Write out everything in the passage on PPA and hexadimethrine bromide from "PEGylation modification is" down to "Hexadimethrine Bromide (HBMBr)", word for word.

*** READING TEXT ***

PEGylation modification is also applied in PAA. PEG-b-PPA/DNA micelles with lower surface charge and smaller particle size ranging from 80 to 100 nm maintained similar transfection efficiency while showing lower cytokines and better biocompatibility compared with PPA/DNA (Jiang et al., 2007). Moreover, galactosylated PPA was prepared to enhance the targeted capacity as a delivery system. However, the transfection efficiency of gal-PPA reduced with the increase of galactose substitution degree, presumably resulting from the decreased DNA binding capacity and particle stability (Zhang XQ. et al, 2005). Hence, modification of PPA needs to be further explored.
Hexadimethrine Bromide (HBMBr)
Hexadimethrine bromide (HDMBR) (Figure 1E) has been used as an antiheparin agent for many years (Pai and Crowther 2012) and has been rediscovered in recent years to neutralize nucleic acids and deliver genes due to its positive charge. A combination of HDMBr and dimethyl sulfoxide facilitated DNA transfection into chicken embryo fibroblast cells and human fibroblast (Kawai and Nishizawa 1984; Aubin et al., 1997). After intraperitoneally administered, HDMBR neutralized extracellular nucleic acids and thereby reduced lung injury, restrained disruption of alveolar-capillary barrier, and increased blood oxygenation in acute respiratory distress syndrome (ARDS) model rats exposed to CEES, a toxic chemical (Mariappan et al., 2020). Similarly, HDMBr could scavenge mitochondrial DNA (mtDNA) in an in vivo model of trauma hemorrhage, and the ability to inhibit inflammation and apoptotic cell death emerged (Aswani et al., 2018). But a crucial concern was the toxicity of HDMBr, including the nephrotoxicity and neurotoxicity, which may be a critical challenge for its biomedicine application (Pai and Crowther 2012; Bao et al., 2018).

*** PROVIDED MATERIAL ***

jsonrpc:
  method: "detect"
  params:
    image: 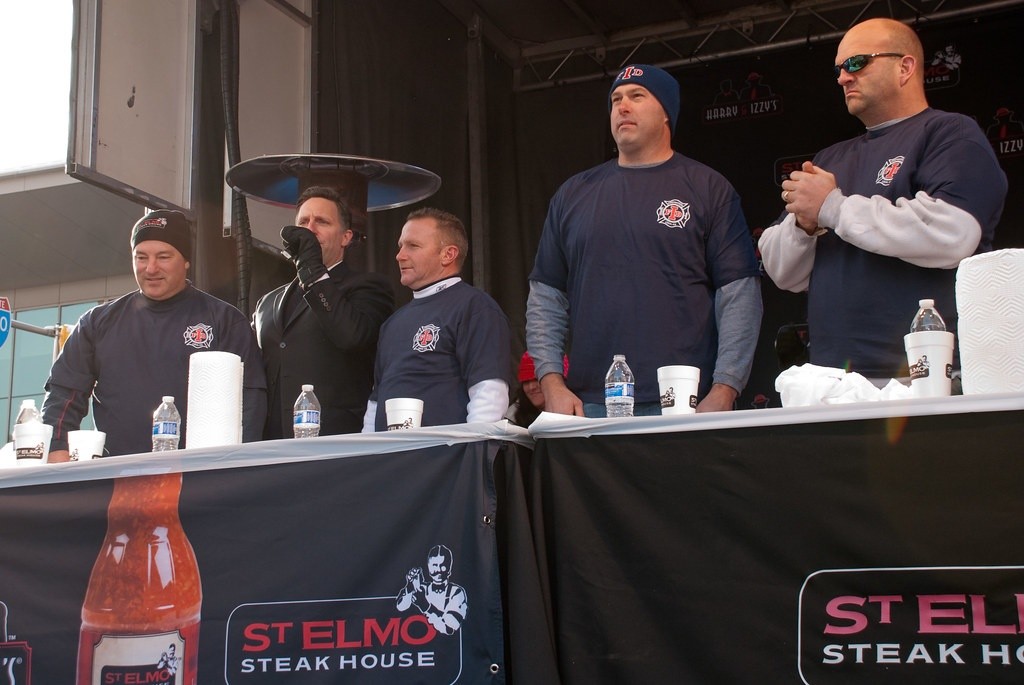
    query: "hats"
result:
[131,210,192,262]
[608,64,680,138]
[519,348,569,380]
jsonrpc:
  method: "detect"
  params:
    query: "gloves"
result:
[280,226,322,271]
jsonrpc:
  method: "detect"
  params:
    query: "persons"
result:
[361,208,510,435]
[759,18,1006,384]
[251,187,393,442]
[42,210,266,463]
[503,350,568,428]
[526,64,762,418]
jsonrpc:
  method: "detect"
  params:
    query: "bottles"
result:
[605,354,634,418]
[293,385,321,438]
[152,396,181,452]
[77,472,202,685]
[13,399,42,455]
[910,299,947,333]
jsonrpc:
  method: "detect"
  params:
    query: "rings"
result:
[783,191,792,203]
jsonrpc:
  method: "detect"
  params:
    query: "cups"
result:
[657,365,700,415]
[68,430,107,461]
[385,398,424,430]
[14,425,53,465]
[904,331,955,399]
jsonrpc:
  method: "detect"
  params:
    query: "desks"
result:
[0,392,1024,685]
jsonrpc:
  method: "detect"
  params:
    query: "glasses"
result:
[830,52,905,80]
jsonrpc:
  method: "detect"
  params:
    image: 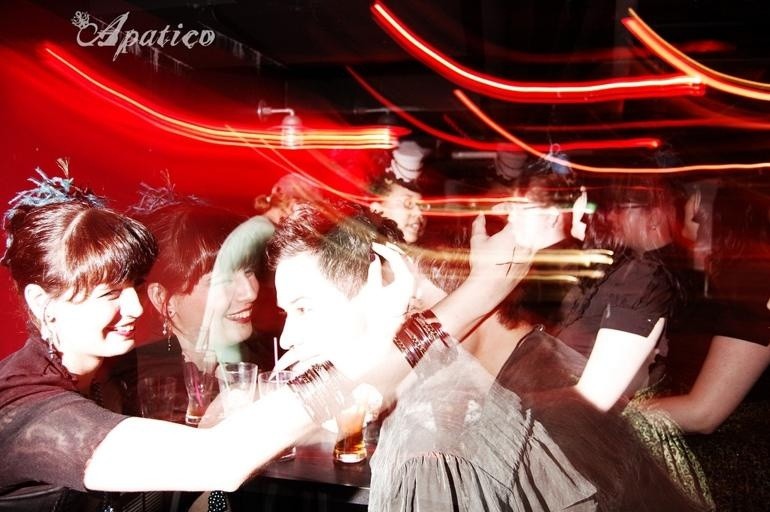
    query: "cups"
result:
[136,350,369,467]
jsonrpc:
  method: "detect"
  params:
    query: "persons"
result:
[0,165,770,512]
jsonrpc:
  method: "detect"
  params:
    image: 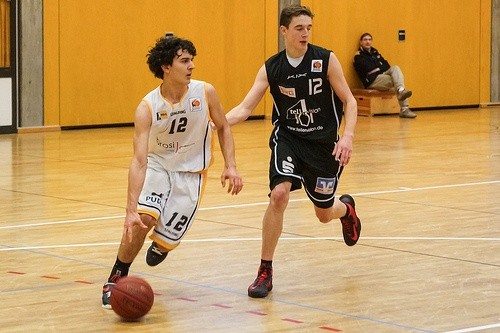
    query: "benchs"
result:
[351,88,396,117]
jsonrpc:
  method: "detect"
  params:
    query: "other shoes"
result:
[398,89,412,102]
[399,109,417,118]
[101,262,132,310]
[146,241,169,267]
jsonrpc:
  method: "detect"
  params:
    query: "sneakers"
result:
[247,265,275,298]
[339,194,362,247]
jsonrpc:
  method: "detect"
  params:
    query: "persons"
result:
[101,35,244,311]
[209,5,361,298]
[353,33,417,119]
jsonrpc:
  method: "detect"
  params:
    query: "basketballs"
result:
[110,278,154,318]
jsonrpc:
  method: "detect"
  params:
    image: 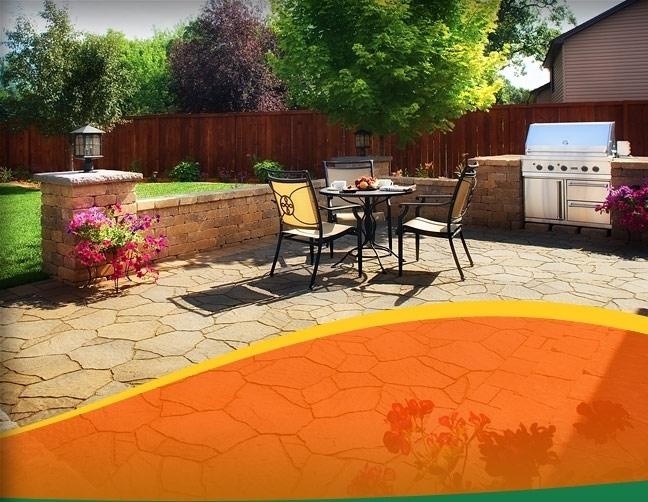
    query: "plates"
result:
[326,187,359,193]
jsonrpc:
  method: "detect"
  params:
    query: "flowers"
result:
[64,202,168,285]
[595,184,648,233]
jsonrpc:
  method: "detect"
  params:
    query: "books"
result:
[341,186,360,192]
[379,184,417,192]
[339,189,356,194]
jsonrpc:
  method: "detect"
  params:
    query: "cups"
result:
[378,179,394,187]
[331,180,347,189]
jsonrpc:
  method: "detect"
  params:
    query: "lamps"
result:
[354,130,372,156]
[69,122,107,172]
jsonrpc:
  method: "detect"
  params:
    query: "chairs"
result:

***

### ANSWER TO THIS EXERCISE
PEGylation modification is also applied in PAA. PEG-b-PPA/DNA micelles with lower surface charge and smaller particle size ranging from 80 to 100 nm maintained similar transfection efficiency while showing lower cytokines and better biocompatibility compared with PPA/DNA (Jiang et al., 2007). Moreover, galactosylated PPA was prepared to enhance the targeted capacity as a delivery system. However, the transfection efficiency of gal-PPA reduced with the increase of galactose substitution degree, presumably resulting from the decreased DNA binding capacity and particle stability (Zhang XQ. et al, 2005). Hence, modification of PPA needs to be further explored.
Hexadimethrine Bromide (HBMBr)